### Problem requirements:
Transcribe every entry word for word. Skip the pictures.

═══ Provided entries

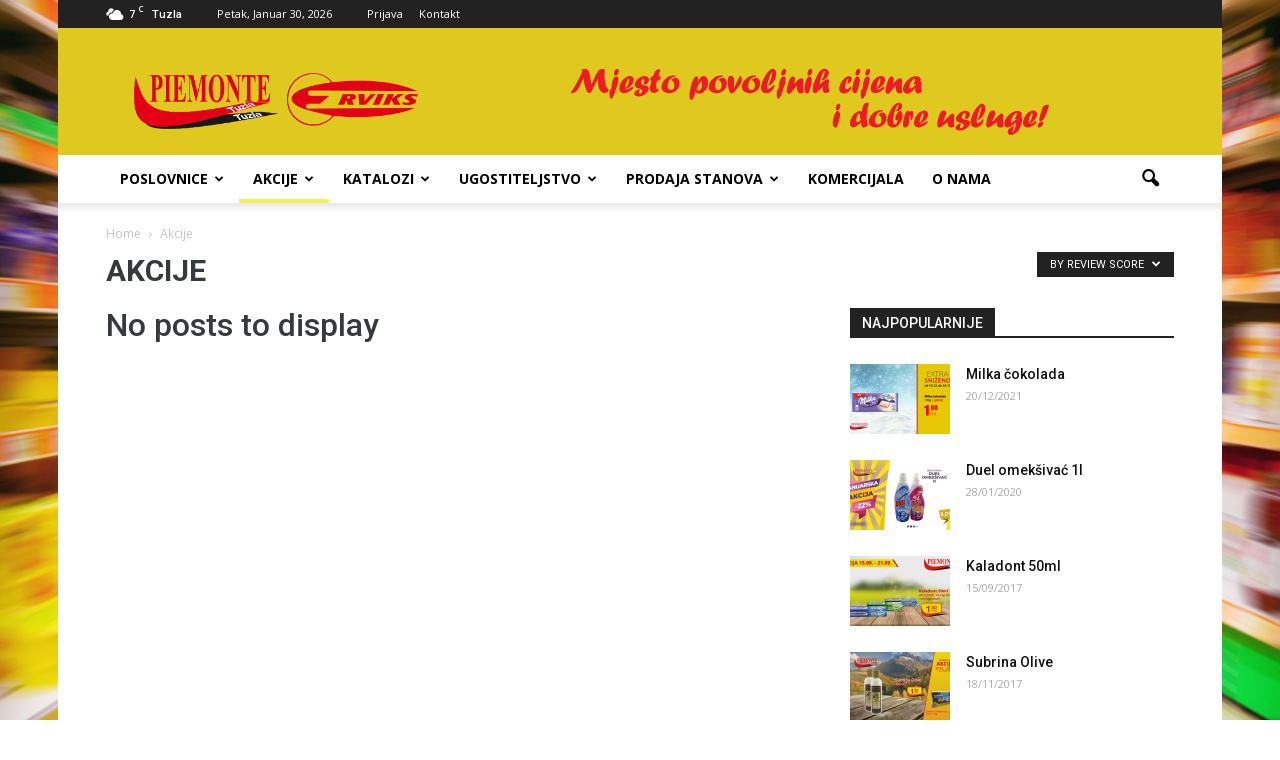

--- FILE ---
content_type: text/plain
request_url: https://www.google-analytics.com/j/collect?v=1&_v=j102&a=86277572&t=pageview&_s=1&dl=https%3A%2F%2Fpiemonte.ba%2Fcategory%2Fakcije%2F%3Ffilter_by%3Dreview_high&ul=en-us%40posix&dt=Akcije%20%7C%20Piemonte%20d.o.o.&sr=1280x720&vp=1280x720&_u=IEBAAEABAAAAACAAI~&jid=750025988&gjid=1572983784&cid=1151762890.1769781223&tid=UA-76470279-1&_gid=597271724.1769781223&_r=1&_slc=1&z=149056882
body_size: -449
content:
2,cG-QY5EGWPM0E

══════

### Solution for this exercise:
--- FILE ---
content_type: text/plain
request_url: https://www.google-analytics.com/j/collect?v=1&_v=j102&a=86277572&t=pageview&_s=1&dl=https%3A%2F%2Fpiemonte.ba%2Fcategory%2Fakcije%2F%3Ffilter_by%3Dreview_high&ul=en-us%40posix&dt=Akcije%20%7C%20Piemonte%20d.o.o.&sr=1280x720&vp=1280x720&_u=IEBAAEABAAAAACAAI~&jid=750025988&gjid=1572983784&cid=1151762890.1769781223&tid=UA-76470279-1&_gid=597271724.1769781223&_r=1&_slc=1&z=149056882
body_size: -449
content:
2,cG-QY5EGWPM0E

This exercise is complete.